What is being asked:
One figure is wanted here: how many lines in the entries hold the word "name".

Collected data:
☆ ☆ ☆ ☆ ☆ ☆ ☆
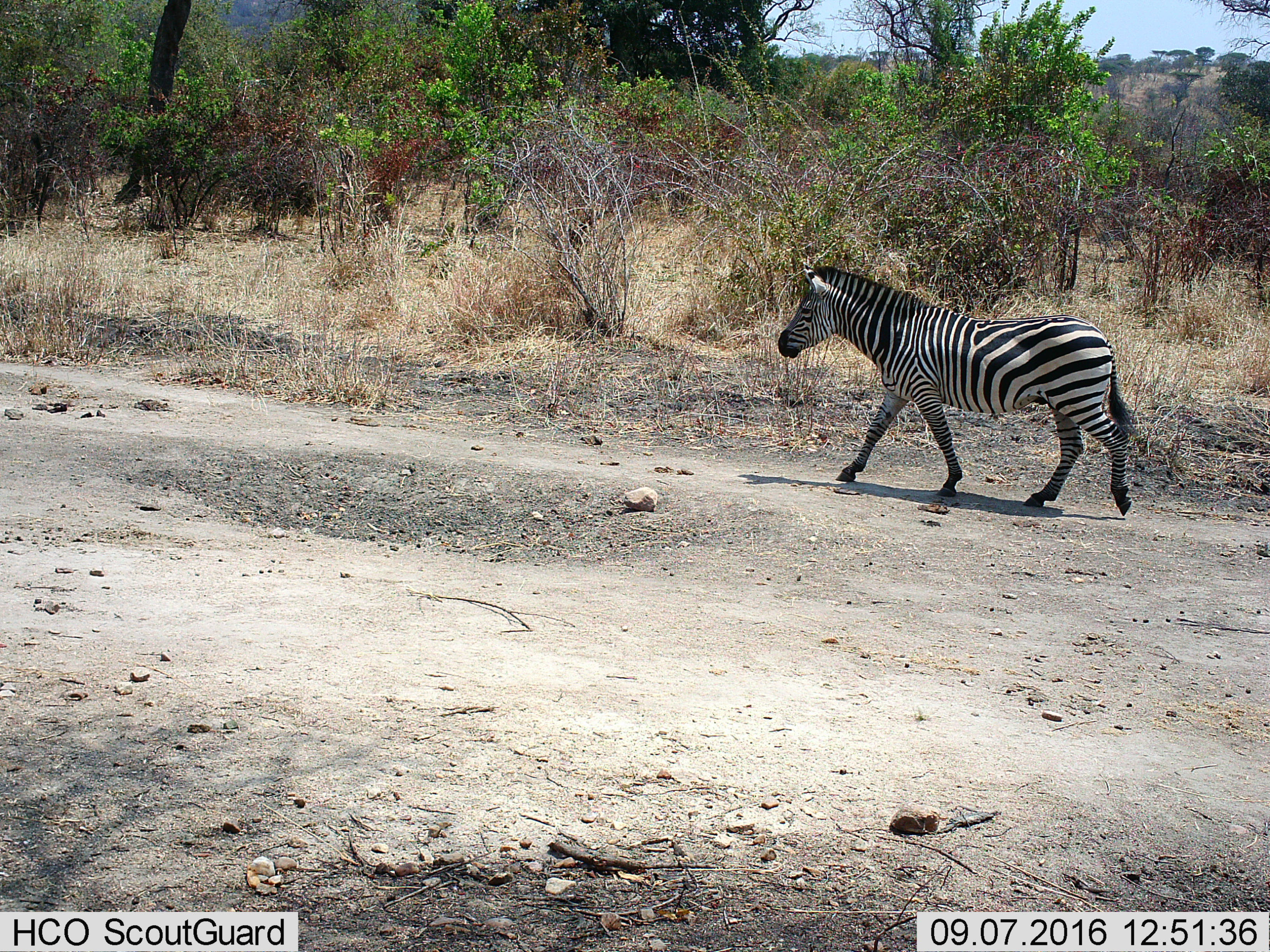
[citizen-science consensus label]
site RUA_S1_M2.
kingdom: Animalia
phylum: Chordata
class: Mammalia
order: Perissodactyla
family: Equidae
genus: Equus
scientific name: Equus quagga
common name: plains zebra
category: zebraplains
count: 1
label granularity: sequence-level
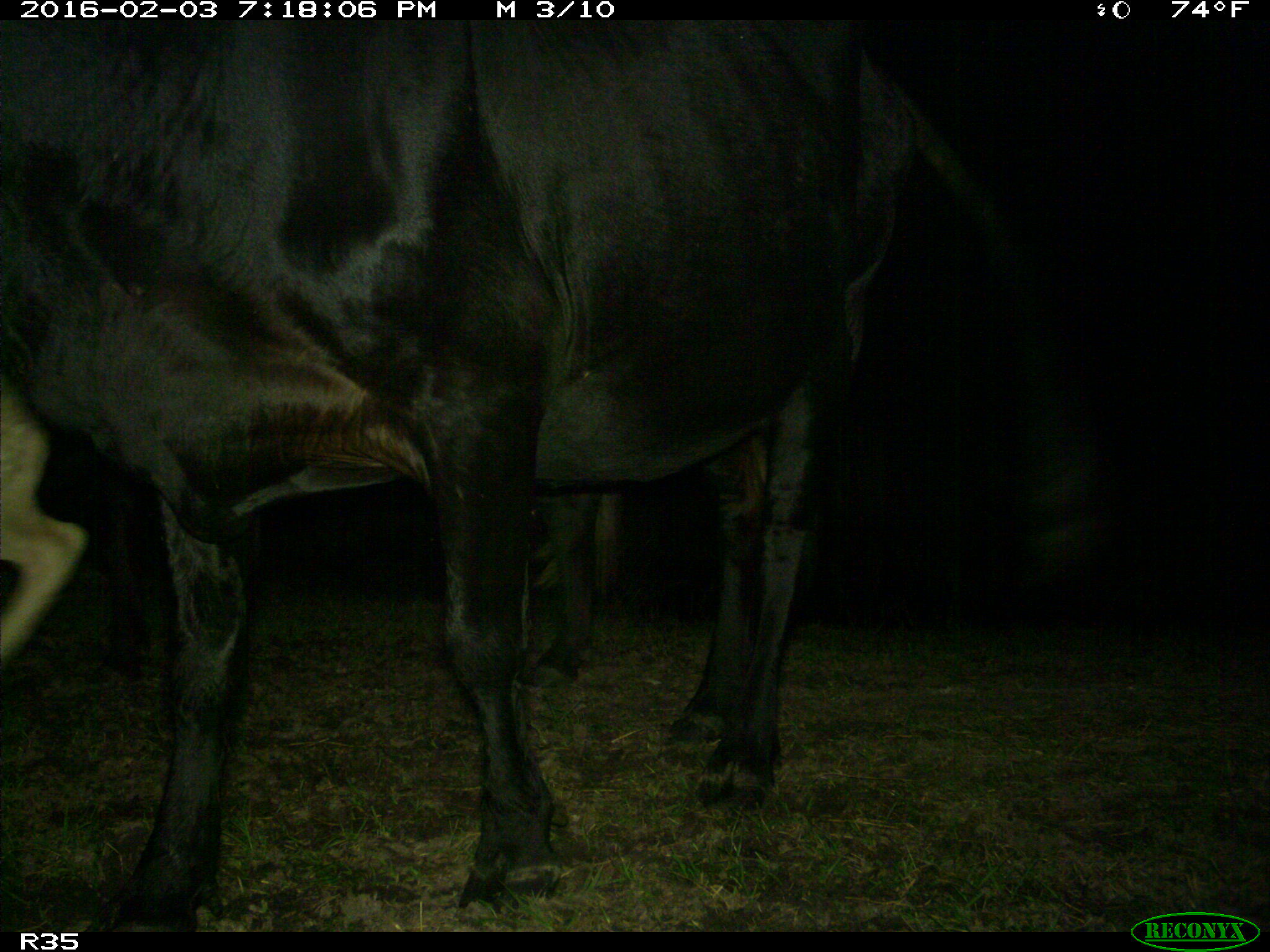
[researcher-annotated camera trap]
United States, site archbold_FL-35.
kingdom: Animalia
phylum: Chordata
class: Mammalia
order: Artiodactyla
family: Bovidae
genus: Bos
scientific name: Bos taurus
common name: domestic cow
☆ ☆ ☆ ☆ ☆ ☆ ☆
Result:
4